I look up into his eyes. They are eerily like mine, except for the wrinkles fanning out on the sides. I see myself in his pupils. It’s like I’m inside of him, too, staring back at myself way down below.
He steps forward and embraces me. He smells exactly like that old wooden box full of netsuke, a faint whiff of powdered sugar mixed with musty wood and fresh green grass.
“Musashi-chan,” he whispers, and kisses the top of my head.
I know it’s him, even though I’ve never met him, and he seems way, way younger than my grandmother. But he died old, not young. “Ojīchan,” I say, and it’s not a question at all. Somehow I’m not surprised to see him here. Of course—it’s totally normal to see the ghost of my grandfather. At least when you’ve had a day like mine.
I look down at the crackling leaves beneath my feet. This is a really detailed dream. “Where’s my father?” I ask. I figure he knows. He’s a ghost. Can’t they see the whole planet or something?
“You must retrieve him.” Ojīchan crosses his arms, and his silvery eyebrows slant down in a scowl.
My heart beats really fast. “But I don’t know how.” Why did he say retrieve, instead of save?
“You do know how.” Ojīchan turns away, gets on his knees as if he’s praying. “You have powers unknown to the rest of us. The trick is unlocking them.”
“You’re wrong. I don’t have any power.” Tears spring into my eyes, and my nose starts to run. I sniffle. I hate crying, but I can’t help it. What do they want from me? A few hours ago, the hardest thing I’d ever done was play in an all-day Mario Kart video game battle.
Ojīchan doesn’t answer. His body shakes, and I wonder if it’s got something to do with the ship moving in real life. I walk over and put my hand on his shuddering shoulder. “Are you all right?”
My grandfather turns. Slime oozes up between my fingers as if he’s an amphibian. It burns my skin. “Ouch!” I wipe my hand on my side, but it still hurts like I’m holding a hot lightbulb.
A forked red tongue darts out of his mouth. At the end of each fork is a hissing, fanged snake. I jump backward.
The skin on his face is now red and scaly, covered in a thin coat of shiny goop.
His eyes are coal-black.
“Xander. At last.” The creature reaches for me.

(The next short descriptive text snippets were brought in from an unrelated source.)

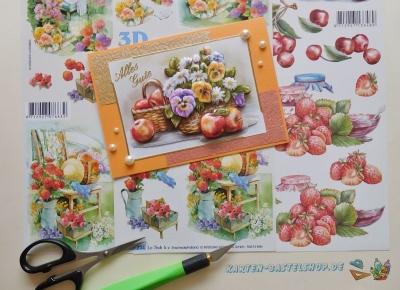 3D-Bögen Garten, Obst & Gemüse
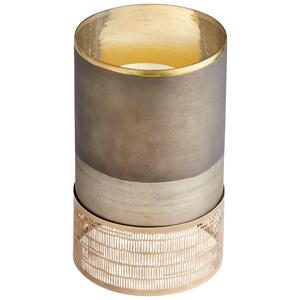 Thumbnail of Cyan Designs - Lucid Silk Candleholder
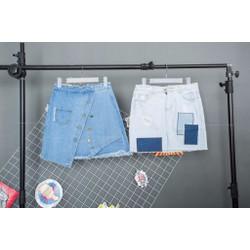 Chân váy jeans nút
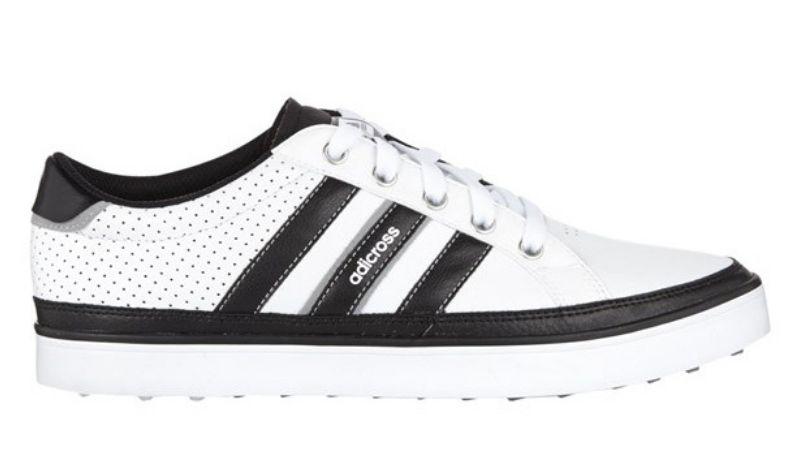 Mẫu giày golf nam Adidas Adicross IVhiện đại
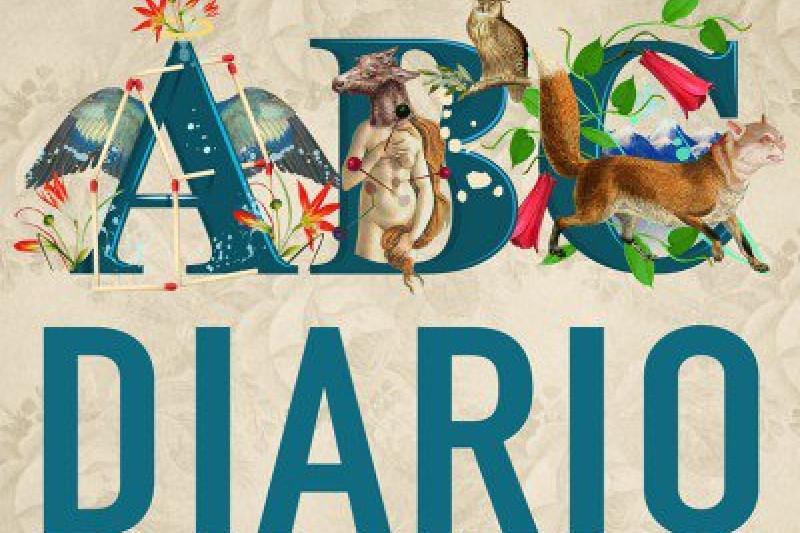 """Este jueves inaugurarán exposición """"ABC - Diario"""" en Ovalle"""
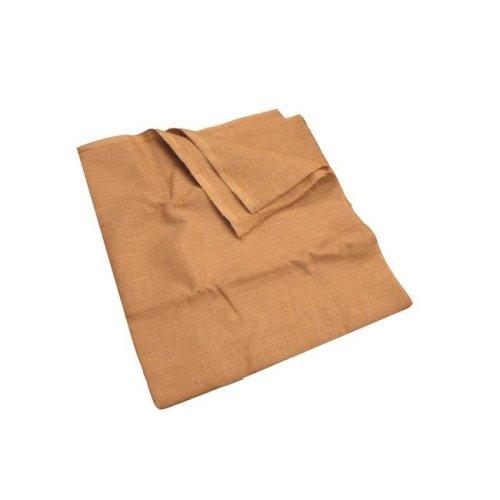 LA Linen 40IN-Burlap-2YardFolded 2 Yards Burlap Fabric, Natural - 40 in.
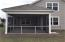 2711 Sunrose Lane, Johns Island, SC 29455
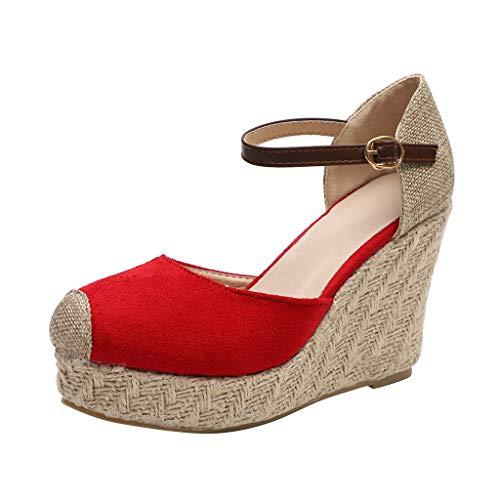 Logobeing Sandalias Mujer Verano 2019 Plataforma Cuña Flock Wedges Tobillo Alto Sandalias Al Aire Libre Punta Redonda Calzado Casual Zapatos Zapatillas (37, Rojo)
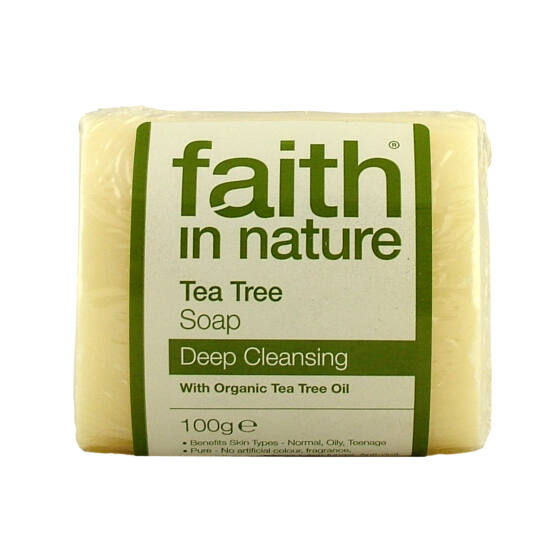 Faith in Nature Bio teafa szappan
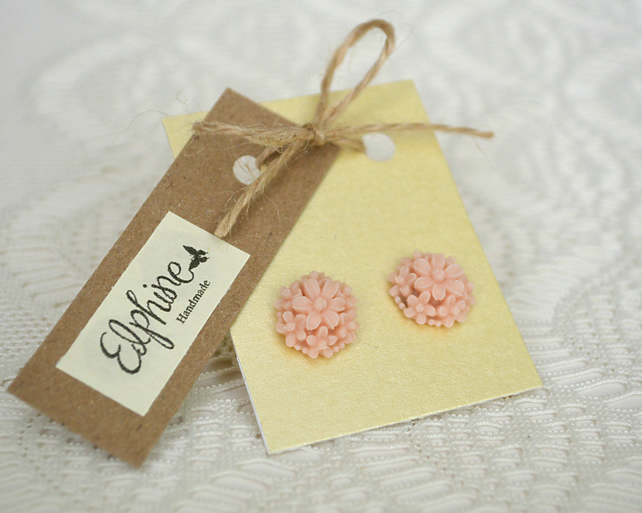 Stud Earrings with Pale Pink Flower Clusters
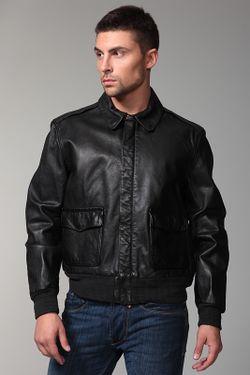 Куртка Кожаная Ralph Lauren Blue                                                                                                              None цвет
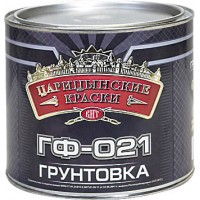 Грунтовка ГФ-021 Красно-коричневая ГОСТ 5 кг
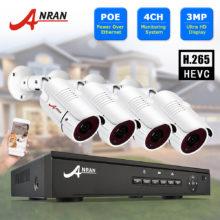 Система видеонаблюдения, 3 Мп камера видеонаблюдения, POE NVR, комплект, Onvif камера безопасности, HD IP камера, водонепроницаемая камера для улицы ANRAN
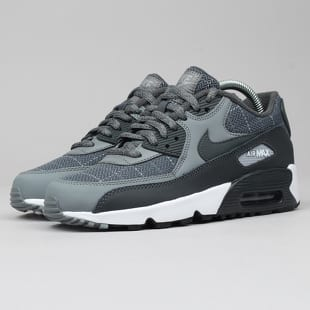 Nike Air Max 90 SE Leather (GS)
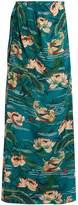 Stella Jean Piccola silk crepe de Chine maxi skirt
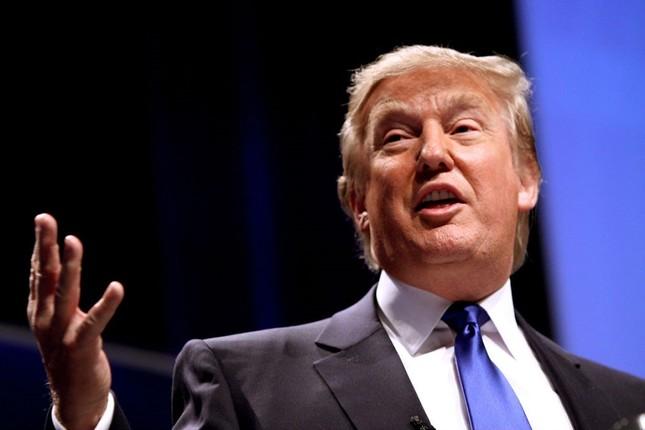 Donald Trump - Tổng thống Mỹ bạo miệng - ảnh 1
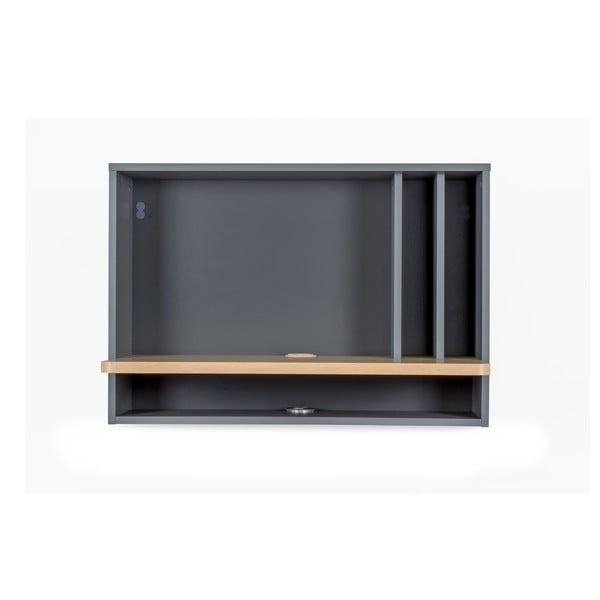Minyard szürke fali íróasztal - Woodman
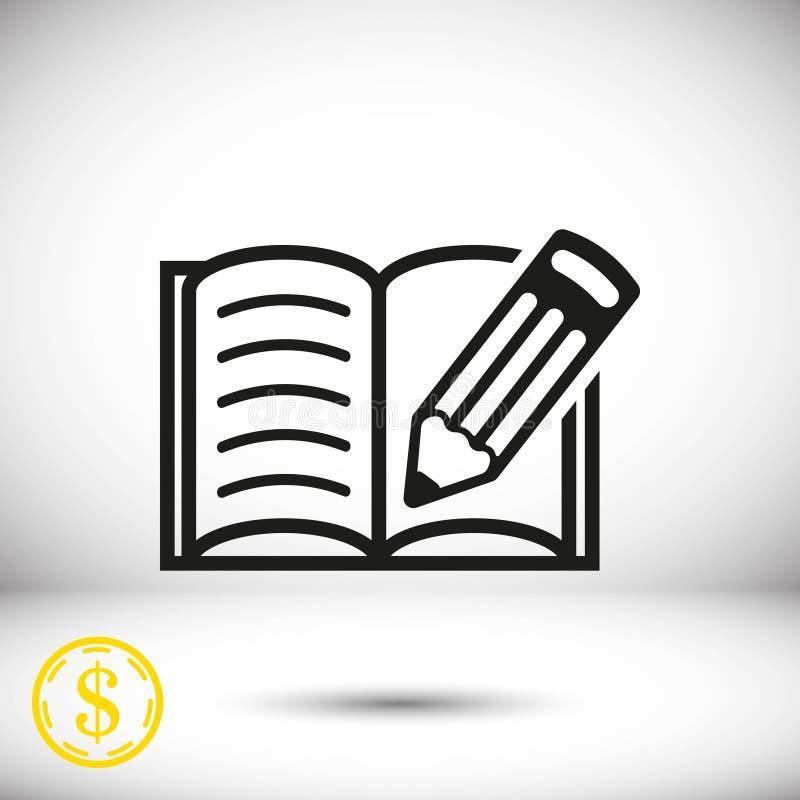 L'icona della matita e del libro aperto immagazzina la progettazione piana dell'illustrazione di vettore royalty illustrazione gratis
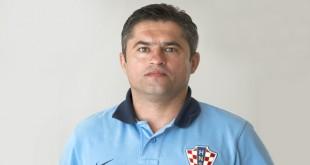 Marinko Mavrović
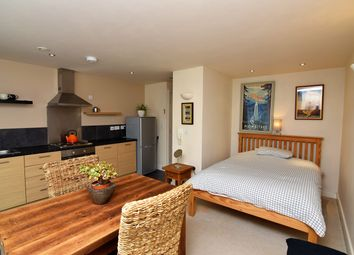 Thumbnail 1 bed flat for sale in Leyburn House, York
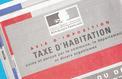 «Que les 20% de contribuables assujettis à la taxe d'habitation lèvent le doigt!»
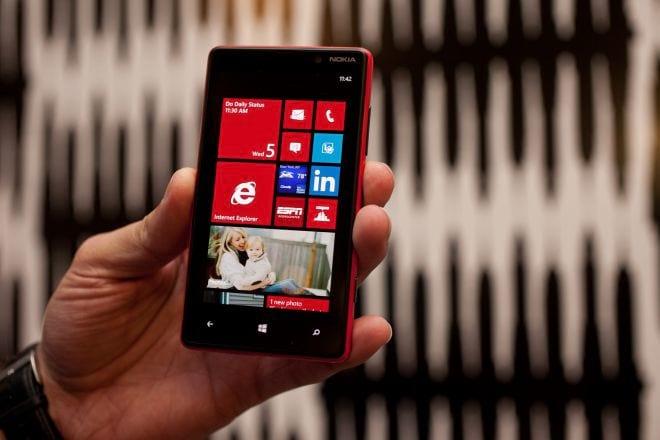 Windows Phone 8.1 vai ter assistente pessoal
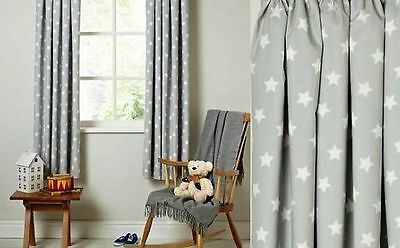 LUXURY TAB TOP CURTAINS Nursery Baby Room SET 2PCS 125x150cm or 125x180cm COTTON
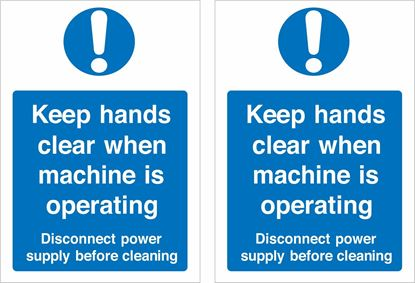 Picture of Keep hands clear when machine is operating... Decals / Stickers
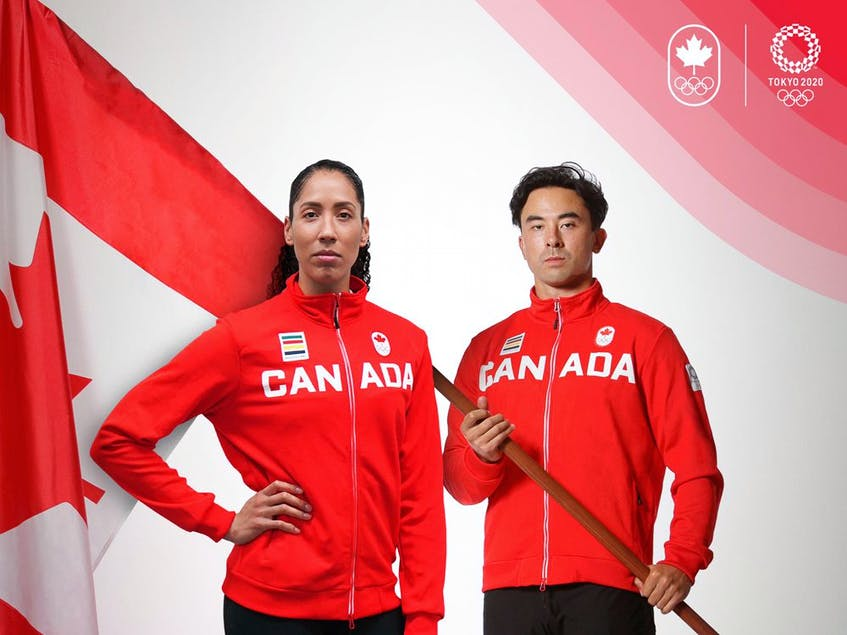 Hirayama will be the first team-sport athlete to carry the maple leaf in an opening ceremony. For the 33-year-old rugby sevens captain from Richmond, B.C., Friday night in Tokyo will be the culmination of a 15-year journey. - Canadian Olympic Committee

“Anata ni wa nani mo nai!” I don’t know what I just said. The creature looks as surprised as I feel.
I shout it again. “Anata ni wa nani mo nai!” And then I’m just screaming, a long wail, as I feel myself fall.
I wake up by falling out of bed. My eyes fly open right before my face hits the extremely wooden, extremely hard, extremely real floor.
But then I land upright, perfectly fine. How did I do that?
In his bunk, Inu lets out a loud yawn-sigh, high-pitched moving to low. Buh, he barks in a bored way, knowing I’m all right. He drops his head back down on the pillow.
“Good morning to you, too.” I feel my face with my hands, just to make double sure I didn’t get hurt. No bruise, no blood. I use the toilet, then go into the galley.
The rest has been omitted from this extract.